• Source text:
** Begin **

Flow: [Feature] $Arguments<func>

Hey there! Can you give some more context on the situation where you'd want to do this? In my experience, when two functions share an input type, it's usually because that type is meaningful elsewhere in my program, so I give it a name and refer to that name in both function declarations. I'm trying to think of why I'd want one function to have the same argument types as another but not give them names, and I can't think of one, but I'd love to hear more about your use case.

Also, I was curious about your second block of code, and after poking at it, I don't think it does what you describe. When I use that code and ask flow what type FuncOneTypeReturnsVoid is, it says: (...args: any[]) => void. Flow hasn't made up a new type with the same argument types, it's just thrown up its hands and said "it can be anything".

I don't think there is currently any way to represent the idea of "the types of the arguments to a certain function". But I'd love to hear more about why you need that and maybe we can come up with a creative solution.

I'm using the container/component pattern with React and Redux.

** End **

• Record excerpts:
** Begin **

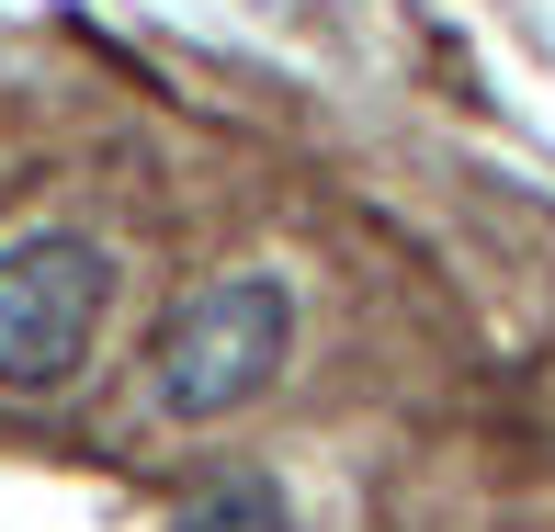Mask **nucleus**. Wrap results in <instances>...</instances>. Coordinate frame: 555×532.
Instances as JSON below:
<instances>
[{"mask_svg":"<svg viewBox=\"0 0 555 532\" xmlns=\"http://www.w3.org/2000/svg\"><path fill=\"white\" fill-rule=\"evenodd\" d=\"M114 307V249L80 226H35L0 249V397H57L91 363Z\"/></svg>","mask_w":555,"mask_h":532,"instance_id":"f03ea898","label":"nucleus"},{"mask_svg":"<svg viewBox=\"0 0 555 532\" xmlns=\"http://www.w3.org/2000/svg\"><path fill=\"white\" fill-rule=\"evenodd\" d=\"M170 532H295V521H284V488H272V476H216V488L182 498Z\"/></svg>","mask_w":555,"mask_h":532,"instance_id":"7ed1b4c3","label":"nucleus"},{"mask_svg":"<svg viewBox=\"0 0 555 532\" xmlns=\"http://www.w3.org/2000/svg\"><path fill=\"white\" fill-rule=\"evenodd\" d=\"M284 351H295L284 272H216V284H193L182 307H170L147 397H159L170 419H227V408H249V397L284 374Z\"/></svg>","mask_w":555,"mask_h":532,"instance_id":"f257e3e1","label":"nucleus"}]
</instances>
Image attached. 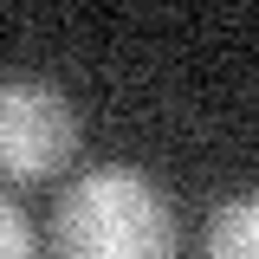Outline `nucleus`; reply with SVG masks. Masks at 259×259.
<instances>
[{
  "label": "nucleus",
  "instance_id": "f257e3e1",
  "mask_svg": "<svg viewBox=\"0 0 259 259\" xmlns=\"http://www.w3.org/2000/svg\"><path fill=\"white\" fill-rule=\"evenodd\" d=\"M59 259H175L168 194L143 168H91L52 214Z\"/></svg>",
  "mask_w": 259,
  "mask_h": 259
},
{
  "label": "nucleus",
  "instance_id": "f03ea898",
  "mask_svg": "<svg viewBox=\"0 0 259 259\" xmlns=\"http://www.w3.org/2000/svg\"><path fill=\"white\" fill-rule=\"evenodd\" d=\"M78 156V110L46 78H7L0 84V175L46 182Z\"/></svg>",
  "mask_w": 259,
  "mask_h": 259
},
{
  "label": "nucleus",
  "instance_id": "7ed1b4c3",
  "mask_svg": "<svg viewBox=\"0 0 259 259\" xmlns=\"http://www.w3.org/2000/svg\"><path fill=\"white\" fill-rule=\"evenodd\" d=\"M207 259H259V188L233 194L207 221Z\"/></svg>",
  "mask_w": 259,
  "mask_h": 259
},
{
  "label": "nucleus",
  "instance_id": "20e7f679",
  "mask_svg": "<svg viewBox=\"0 0 259 259\" xmlns=\"http://www.w3.org/2000/svg\"><path fill=\"white\" fill-rule=\"evenodd\" d=\"M0 259H39L32 253V227H26V214L0 194Z\"/></svg>",
  "mask_w": 259,
  "mask_h": 259
}]
</instances>
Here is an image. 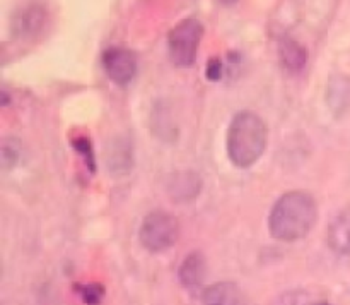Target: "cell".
I'll return each mask as SVG.
<instances>
[{
    "instance_id": "obj_1",
    "label": "cell",
    "mask_w": 350,
    "mask_h": 305,
    "mask_svg": "<svg viewBox=\"0 0 350 305\" xmlns=\"http://www.w3.org/2000/svg\"><path fill=\"white\" fill-rule=\"evenodd\" d=\"M317 218V199L306 191H289L273 204L269 216V232L280 242H296L311 232Z\"/></svg>"
},
{
    "instance_id": "obj_2",
    "label": "cell",
    "mask_w": 350,
    "mask_h": 305,
    "mask_svg": "<svg viewBox=\"0 0 350 305\" xmlns=\"http://www.w3.org/2000/svg\"><path fill=\"white\" fill-rule=\"evenodd\" d=\"M269 144V127L258 113L241 110L232 117L226 136V149L231 163L250 168L263 156Z\"/></svg>"
},
{
    "instance_id": "obj_3",
    "label": "cell",
    "mask_w": 350,
    "mask_h": 305,
    "mask_svg": "<svg viewBox=\"0 0 350 305\" xmlns=\"http://www.w3.org/2000/svg\"><path fill=\"white\" fill-rule=\"evenodd\" d=\"M205 27L197 17L180 21L167 34L170 57L178 67H191L197 62L198 47L204 38Z\"/></svg>"
},
{
    "instance_id": "obj_4",
    "label": "cell",
    "mask_w": 350,
    "mask_h": 305,
    "mask_svg": "<svg viewBox=\"0 0 350 305\" xmlns=\"http://www.w3.org/2000/svg\"><path fill=\"white\" fill-rule=\"evenodd\" d=\"M180 235V223L171 212L156 209L147 212L140 223L139 240L149 252H164L176 243Z\"/></svg>"
},
{
    "instance_id": "obj_5",
    "label": "cell",
    "mask_w": 350,
    "mask_h": 305,
    "mask_svg": "<svg viewBox=\"0 0 350 305\" xmlns=\"http://www.w3.org/2000/svg\"><path fill=\"white\" fill-rule=\"evenodd\" d=\"M103 67L106 75L120 88L132 82L137 72V57L132 50L123 47H109L103 51Z\"/></svg>"
},
{
    "instance_id": "obj_6",
    "label": "cell",
    "mask_w": 350,
    "mask_h": 305,
    "mask_svg": "<svg viewBox=\"0 0 350 305\" xmlns=\"http://www.w3.org/2000/svg\"><path fill=\"white\" fill-rule=\"evenodd\" d=\"M204 305H248L245 291L232 281H219L211 284L202 293Z\"/></svg>"
},
{
    "instance_id": "obj_7",
    "label": "cell",
    "mask_w": 350,
    "mask_h": 305,
    "mask_svg": "<svg viewBox=\"0 0 350 305\" xmlns=\"http://www.w3.org/2000/svg\"><path fill=\"white\" fill-rule=\"evenodd\" d=\"M327 242L334 252L342 256H350V206L342 209L327 232Z\"/></svg>"
},
{
    "instance_id": "obj_8",
    "label": "cell",
    "mask_w": 350,
    "mask_h": 305,
    "mask_svg": "<svg viewBox=\"0 0 350 305\" xmlns=\"http://www.w3.org/2000/svg\"><path fill=\"white\" fill-rule=\"evenodd\" d=\"M202 191V178L195 171H178L167 182V192L174 201H193Z\"/></svg>"
},
{
    "instance_id": "obj_9",
    "label": "cell",
    "mask_w": 350,
    "mask_h": 305,
    "mask_svg": "<svg viewBox=\"0 0 350 305\" xmlns=\"http://www.w3.org/2000/svg\"><path fill=\"white\" fill-rule=\"evenodd\" d=\"M277 47H279V60L284 71L291 74L303 71L308 62V51L299 41L291 36H282Z\"/></svg>"
},
{
    "instance_id": "obj_10",
    "label": "cell",
    "mask_w": 350,
    "mask_h": 305,
    "mask_svg": "<svg viewBox=\"0 0 350 305\" xmlns=\"http://www.w3.org/2000/svg\"><path fill=\"white\" fill-rule=\"evenodd\" d=\"M205 267H207V260H205L204 254L198 252V250L188 254L183 259V263H181L180 269H178L181 284L190 291L200 288L205 276Z\"/></svg>"
},
{
    "instance_id": "obj_11",
    "label": "cell",
    "mask_w": 350,
    "mask_h": 305,
    "mask_svg": "<svg viewBox=\"0 0 350 305\" xmlns=\"http://www.w3.org/2000/svg\"><path fill=\"white\" fill-rule=\"evenodd\" d=\"M46 21L48 16L43 5H27L26 9L21 10L17 19L14 21V26H16L17 33L21 36L31 38L40 34V31H43Z\"/></svg>"
},
{
    "instance_id": "obj_12",
    "label": "cell",
    "mask_w": 350,
    "mask_h": 305,
    "mask_svg": "<svg viewBox=\"0 0 350 305\" xmlns=\"http://www.w3.org/2000/svg\"><path fill=\"white\" fill-rule=\"evenodd\" d=\"M133 160H132V147L126 143H118V146L113 147V151L109 153L108 158V167L111 168L113 173H129L130 168H132Z\"/></svg>"
},
{
    "instance_id": "obj_13",
    "label": "cell",
    "mask_w": 350,
    "mask_h": 305,
    "mask_svg": "<svg viewBox=\"0 0 350 305\" xmlns=\"http://www.w3.org/2000/svg\"><path fill=\"white\" fill-rule=\"evenodd\" d=\"M70 143H72V147L77 151L79 156L82 158V161H84L89 173H96V154H94V149H92L91 139H89L84 132H77V134H72Z\"/></svg>"
},
{
    "instance_id": "obj_14",
    "label": "cell",
    "mask_w": 350,
    "mask_h": 305,
    "mask_svg": "<svg viewBox=\"0 0 350 305\" xmlns=\"http://www.w3.org/2000/svg\"><path fill=\"white\" fill-rule=\"evenodd\" d=\"M74 290L85 305H101L106 295L105 286L101 283H79L75 284Z\"/></svg>"
},
{
    "instance_id": "obj_15",
    "label": "cell",
    "mask_w": 350,
    "mask_h": 305,
    "mask_svg": "<svg viewBox=\"0 0 350 305\" xmlns=\"http://www.w3.org/2000/svg\"><path fill=\"white\" fill-rule=\"evenodd\" d=\"M19 158V146L17 144H9L7 141H3L2 144V167L3 170H9L10 167H14Z\"/></svg>"
},
{
    "instance_id": "obj_16",
    "label": "cell",
    "mask_w": 350,
    "mask_h": 305,
    "mask_svg": "<svg viewBox=\"0 0 350 305\" xmlns=\"http://www.w3.org/2000/svg\"><path fill=\"white\" fill-rule=\"evenodd\" d=\"M222 72H224V62L219 57H212L205 67V77L208 81H219L222 77Z\"/></svg>"
},
{
    "instance_id": "obj_17",
    "label": "cell",
    "mask_w": 350,
    "mask_h": 305,
    "mask_svg": "<svg viewBox=\"0 0 350 305\" xmlns=\"http://www.w3.org/2000/svg\"><path fill=\"white\" fill-rule=\"evenodd\" d=\"M311 305H332V304H328V302H317V304H311Z\"/></svg>"
}]
</instances>
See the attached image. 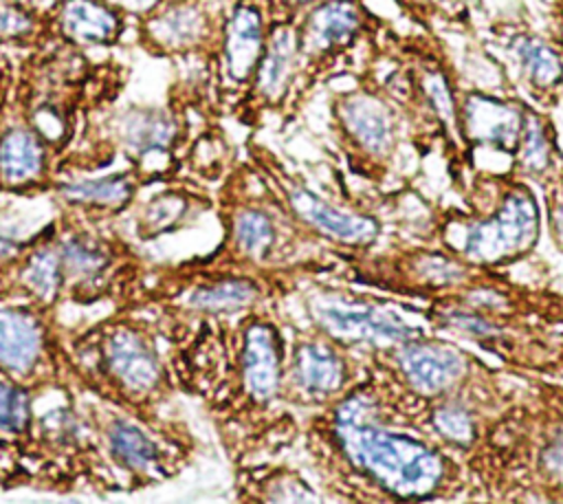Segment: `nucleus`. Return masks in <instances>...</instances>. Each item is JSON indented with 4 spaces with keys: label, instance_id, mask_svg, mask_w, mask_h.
<instances>
[{
    "label": "nucleus",
    "instance_id": "obj_23",
    "mask_svg": "<svg viewBox=\"0 0 563 504\" xmlns=\"http://www.w3.org/2000/svg\"><path fill=\"white\" fill-rule=\"evenodd\" d=\"M528 108L486 92H466L460 101V134L466 141L515 154Z\"/></svg>",
    "mask_w": 563,
    "mask_h": 504
},
{
    "label": "nucleus",
    "instance_id": "obj_9",
    "mask_svg": "<svg viewBox=\"0 0 563 504\" xmlns=\"http://www.w3.org/2000/svg\"><path fill=\"white\" fill-rule=\"evenodd\" d=\"M106 134L110 147L128 158L145 187L185 176L187 117L180 108L125 106L108 117Z\"/></svg>",
    "mask_w": 563,
    "mask_h": 504
},
{
    "label": "nucleus",
    "instance_id": "obj_6",
    "mask_svg": "<svg viewBox=\"0 0 563 504\" xmlns=\"http://www.w3.org/2000/svg\"><path fill=\"white\" fill-rule=\"evenodd\" d=\"M55 240L64 275V302L79 306L103 299L125 306L143 286L150 264L117 222L97 224L57 211Z\"/></svg>",
    "mask_w": 563,
    "mask_h": 504
},
{
    "label": "nucleus",
    "instance_id": "obj_11",
    "mask_svg": "<svg viewBox=\"0 0 563 504\" xmlns=\"http://www.w3.org/2000/svg\"><path fill=\"white\" fill-rule=\"evenodd\" d=\"M299 77L297 18H271L264 53L246 90L231 106V112L246 123H255L268 114H290L297 108Z\"/></svg>",
    "mask_w": 563,
    "mask_h": 504
},
{
    "label": "nucleus",
    "instance_id": "obj_16",
    "mask_svg": "<svg viewBox=\"0 0 563 504\" xmlns=\"http://www.w3.org/2000/svg\"><path fill=\"white\" fill-rule=\"evenodd\" d=\"M143 180L132 167L108 174H59L48 191L59 213L86 222H119L134 207Z\"/></svg>",
    "mask_w": 563,
    "mask_h": 504
},
{
    "label": "nucleus",
    "instance_id": "obj_29",
    "mask_svg": "<svg viewBox=\"0 0 563 504\" xmlns=\"http://www.w3.org/2000/svg\"><path fill=\"white\" fill-rule=\"evenodd\" d=\"M552 136L548 121H543L534 110L528 108V117L523 123V132L519 139V145L515 150V156L519 163L530 172H541L552 161Z\"/></svg>",
    "mask_w": 563,
    "mask_h": 504
},
{
    "label": "nucleus",
    "instance_id": "obj_27",
    "mask_svg": "<svg viewBox=\"0 0 563 504\" xmlns=\"http://www.w3.org/2000/svg\"><path fill=\"white\" fill-rule=\"evenodd\" d=\"M398 365L407 381L420 392H440L453 385L464 372V359L446 346H411L398 352Z\"/></svg>",
    "mask_w": 563,
    "mask_h": 504
},
{
    "label": "nucleus",
    "instance_id": "obj_31",
    "mask_svg": "<svg viewBox=\"0 0 563 504\" xmlns=\"http://www.w3.org/2000/svg\"><path fill=\"white\" fill-rule=\"evenodd\" d=\"M396 2L422 20H431L435 15H455L462 9L460 0H396Z\"/></svg>",
    "mask_w": 563,
    "mask_h": 504
},
{
    "label": "nucleus",
    "instance_id": "obj_18",
    "mask_svg": "<svg viewBox=\"0 0 563 504\" xmlns=\"http://www.w3.org/2000/svg\"><path fill=\"white\" fill-rule=\"evenodd\" d=\"M211 207H216V198L200 180L187 176L167 180L125 213L130 218L128 235L136 244L156 242L187 229Z\"/></svg>",
    "mask_w": 563,
    "mask_h": 504
},
{
    "label": "nucleus",
    "instance_id": "obj_25",
    "mask_svg": "<svg viewBox=\"0 0 563 504\" xmlns=\"http://www.w3.org/2000/svg\"><path fill=\"white\" fill-rule=\"evenodd\" d=\"M235 500L240 502H308V500H317V493L295 469L253 460L235 467Z\"/></svg>",
    "mask_w": 563,
    "mask_h": 504
},
{
    "label": "nucleus",
    "instance_id": "obj_35",
    "mask_svg": "<svg viewBox=\"0 0 563 504\" xmlns=\"http://www.w3.org/2000/svg\"><path fill=\"white\" fill-rule=\"evenodd\" d=\"M554 229H556V233H559V240L563 242V207L556 211V216H554Z\"/></svg>",
    "mask_w": 563,
    "mask_h": 504
},
{
    "label": "nucleus",
    "instance_id": "obj_12",
    "mask_svg": "<svg viewBox=\"0 0 563 504\" xmlns=\"http://www.w3.org/2000/svg\"><path fill=\"white\" fill-rule=\"evenodd\" d=\"M372 20L363 0H323L297 18L301 55L297 106L314 81L356 46Z\"/></svg>",
    "mask_w": 563,
    "mask_h": 504
},
{
    "label": "nucleus",
    "instance_id": "obj_2",
    "mask_svg": "<svg viewBox=\"0 0 563 504\" xmlns=\"http://www.w3.org/2000/svg\"><path fill=\"white\" fill-rule=\"evenodd\" d=\"M299 277L301 271L242 273L205 269L185 260L174 266H152L143 286L125 306L147 313L158 328L229 321L282 304Z\"/></svg>",
    "mask_w": 563,
    "mask_h": 504
},
{
    "label": "nucleus",
    "instance_id": "obj_30",
    "mask_svg": "<svg viewBox=\"0 0 563 504\" xmlns=\"http://www.w3.org/2000/svg\"><path fill=\"white\" fill-rule=\"evenodd\" d=\"M435 425L449 440L468 442L473 438L471 418L460 409H440L435 414Z\"/></svg>",
    "mask_w": 563,
    "mask_h": 504
},
{
    "label": "nucleus",
    "instance_id": "obj_21",
    "mask_svg": "<svg viewBox=\"0 0 563 504\" xmlns=\"http://www.w3.org/2000/svg\"><path fill=\"white\" fill-rule=\"evenodd\" d=\"M539 231V211L530 194L512 191L495 218L477 222L464 242L468 258L477 262H499L532 246Z\"/></svg>",
    "mask_w": 563,
    "mask_h": 504
},
{
    "label": "nucleus",
    "instance_id": "obj_34",
    "mask_svg": "<svg viewBox=\"0 0 563 504\" xmlns=\"http://www.w3.org/2000/svg\"><path fill=\"white\" fill-rule=\"evenodd\" d=\"M15 88V75L11 64H0V117L11 108V97Z\"/></svg>",
    "mask_w": 563,
    "mask_h": 504
},
{
    "label": "nucleus",
    "instance_id": "obj_15",
    "mask_svg": "<svg viewBox=\"0 0 563 504\" xmlns=\"http://www.w3.org/2000/svg\"><path fill=\"white\" fill-rule=\"evenodd\" d=\"M222 13L205 0H165L156 11L134 22L136 44L152 57H211Z\"/></svg>",
    "mask_w": 563,
    "mask_h": 504
},
{
    "label": "nucleus",
    "instance_id": "obj_17",
    "mask_svg": "<svg viewBox=\"0 0 563 504\" xmlns=\"http://www.w3.org/2000/svg\"><path fill=\"white\" fill-rule=\"evenodd\" d=\"M59 158L22 119L0 117V196H46L57 178Z\"/></svg>",
    "mask_w": 563,
    "mask_h": 504
},
{
    "label": "nucleus",
    "instance_id": "obj_5",
    "mask_svg": "<svg viewBox=\"0 0 563 504\" xmlns=\"http://www.w3.org/2000/svg\"><path fill=\"white\" fill-rule=\"evenodd\" d=\"M374 403L352 392L334 403L330 442L363 475L398 497H422L442 478V460L422 442L376 423Z\"/></svg>",
    "mask_w": 563,
    "mask_h": 504
},
{
    "label": "nucleus",
    "instance_id": "obj_10",
    "mask_svg": "<svg viewBox=\"0 0 563 504\" xmlns=\"http://www.w3.org/2000/svg\"><path fill=\"white\" fill-rule=\"evenodd\" d=\"M290 293L297 295L308 328L336 343H407L418 335L396 310L374 302L328 288H301L299 280Z\"/></svg>",
    "mask_w": 563,
    "mask_h": 504
},
{
    "label": "nucleus",
    "instance_id": "obj_26",
    "mask_svg": "<svg viewBox=\"0 0 563 504\" xmlns=\"http://www.w3.org/2000/svg\"><path fill=\"white\" fill-rule=\"evenodd\" d=\"M506 48L530 90L548 95L563 84V55L532 31L510 33Z\"/></svg>",
    "mask_w": 563,
    "mask_h": 504
},
{
    "label": "nucleus",
    "instance_id": "obj_4",
    "mask_svg": "<svg viewBox=\"0 0 563 504\" xmlns=\"http://www.w3.org/2000/svg\"><path fill=\"white\" fill-rule=\"evenodd\" d=\"M75 390L99 456L119 491L169 482L196 458V436L178 416L130 412L86 390Z\"/></svg>",
    "mask_w": 563,
    "mask_h": 504
},
{
    "label": "nucleus",
    "instance_id": "obj_13",
    "mask_svg": "<svg viewBox=\"0 0 563 504\" xmlns=\"http://www.w3.org/2000/svg\"><path fill=\"white\" fill-rule=\"evenodd\" d=\"M284 401L288 407H314L339 396L347 383V363L336 341L312 328L286 321Z\"/></svg>",
    "mask_w": 563,
    "mask_h": 504
},
{
    "label": "nucleus",
    "instance_id": "obj_20",
    "mask_svg": "<svg viewBox=\"0 0 563 504\" xmlns=\"http://www.w3.org/2000/svg\"><path fill=\"white\" fill-rule=\"evenodd\" d=\"M44 13L51 42L77 51L112 48L130 26V20L103 0H53Z\"/></svg>",
    "mask_w": 563,
    "mask_h": 504
},
{
    "label": "nucleus",
    "instance_id": "obj_7",
    "mask_svg": "<svg viewBox=\"0 0 563 504\" xmlns=\"http://www.w3.org/2000/svg\"><path fill=\"white\" fill-rule=\"evenodd\" d=\"M0 376L33 392L75 387L57 310L0 297Z\"/></svg>",
    "mask_w": 563,
    "mask_h": 504
},
{
    "label": "nucleus",
    "instance_id": "obj_22",
    "mask_svg": "<svg viewBox=\"0 0 563 504\" xmlns=\"http://www.w3.org/2000/svg\"><path fill=\"white\" fill-rule=\"evenodd\" d=\"M55 227L57 218L40 238L33 240L11 271L0 277V297L59 310V304H64V275Z\"/></svg>",
    "mask_w": 563,
    "mask_h": 504
},
{
    "label": "nucleus",
    "instance_id": "obj_33",
    "mask_svg": "<svg viewBox=\"0 0 563 504\" xmlns=\"http://www.w3.org/2000/svg\"><path fill=\"white\" fill-rule=\"evenodd\" d=\"M323 0H264L271 18H299L306 9Z\"/></svg>",
    "mask_w": 563,
    "mask_h": 504
},
{
    "label": "nucleus",
    "instance_id": "obj_24",
    "mask_svg": "<svg viewBox=\"0 0 563 504\" xmlns=\"http://www.w3.org/2000/svg\"><path fill=\"white\" fill-rule=\"evenodd\" d=\"M0 277L22 258V253L40 238L57 218V207L44 213L46 196H0Z\"/></svg>",
    "mask_w": 563,
    "mask_h": 504
},
{
    "label": "nucleus",
    "instance_id": "obj_1",
    "mask_svg": "<svg viewBox=\"0 0 563 504\" xmlns=\"http://www.w3.org/2000/svg\"><path fill=\"white\" fill-rule=\"evenodd\" d=\"M163 339L156 321L132 306L66 332L75 387L130 412L169 414L180 387Z\"/></svg>",
    "mask_w": 563,
    "mask_h": 504
},
{
    "label": "nucleus",
    "instance_id": "obj_3",
    "mask_svg": "<svg viewBox=\"0 0 563 504\" xmlns=\"http://www.w3.org/2000/svg\"><path fill=\"white\" fill-rule=\"evenodd\" d=\"M213 198L220 242L209 253L189 258V264L242 273L301 271V264L290 260L301 233L282 213L249 161L231 165L218 180Z\"/></svg>",
    "mask_w": 563,
    "mask_h": 504
},
{
    "label": "nucleus",
    "instance_id": "obj_28",
    "mask_svg": "<svg viewBox=\"0 0 563 504\" xmlns=\"http://www.w3.org/2000/svg\"><path fill=\"white\" fill-rule=\"evenodd\" d=\"M44 9L26 0H0V48L40 51L51 46Z\"/></svg>",
    "mask_w": 563,
    "mask_h": 504
},
{
    "label": "nucleus",
    "instance_id": "obj_32",
    "mask_svg": "<svg viewBox=\"0 0 563 504\" xmlns=\"http://www.w3.org/2000/svg\"><path fill=\"white\" fill-rule=\"evenodd\" d=\"M108 7L123 13L128 20H141L156 11L165 0H103Z\"/></svg>",
    "mask_w": 563,
    "mask_h": 504
},
{
    "label": "nucleus",
    "instance_id": "obj_19",
    "mask_svg": "<svg viewBox=\"0 0 563 504\" xmlns=\"http://www.w3.org/2000/svg\"><path fill=\"white\" fill-rule=\"evenodd\" d=\"M330 110L347 150L372 161L391 154L398 121L391 103L380 92L367 86L345 90L334 97Z\"/></svg>",
    "mask_w": 563,
    "mask_h": 504
},
{
    "label": "nucleus",
    "instance_id": "obj_14",
    "mask_svg": "<svg viewBox=\"0 0 563 504\" xmlns=\"http://www.w3.org/2000/svg\"><path fill=\"white\" fill-rule=\"evenodd\" d=\"M271 15L264 0H231L222 11L220 33L209 57V66L216 73L218 92L235 99L246 90L257 62L266 46Z\"/></svg>",
    "mask_w": 563,
    "mask_h": 504
},
{
    "label": "nucleus",
    "instance_id": "obj_8",
    "mask_svg": "<svg viewBox=\"0 0 563 504\" xmlns=\"http://www.w3.org/2000/svg\"><path fill=\"white\" fill-rule=\"evenodd\" d=\"M246 161L282 213L301 235H314L325 242L347 246H365L376 240L378 222L374 218L334 207L292 169H288L273 150L260 143H249Z\"/></svg>",
    "mask_w": 563,
    "mask_h": 504
}]
</instances>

** End **

• The task: Can you copy the Flow thread word for word, between "Hey there! Can" and "your use case.", inclusive?

• Solution to this problem:
Hey there! Can you give some more context on the situation where you'd want to do this? In my experience, when two functions share an input type, it's usually because that type is meaningful elsewhere in my program, so I give it a name and refer to that name in both function declarations. I'm trying to think of why I'd want one function to have the same argument types as another but not give them names, and I can't think of one, but I'd love to hear more about your use case.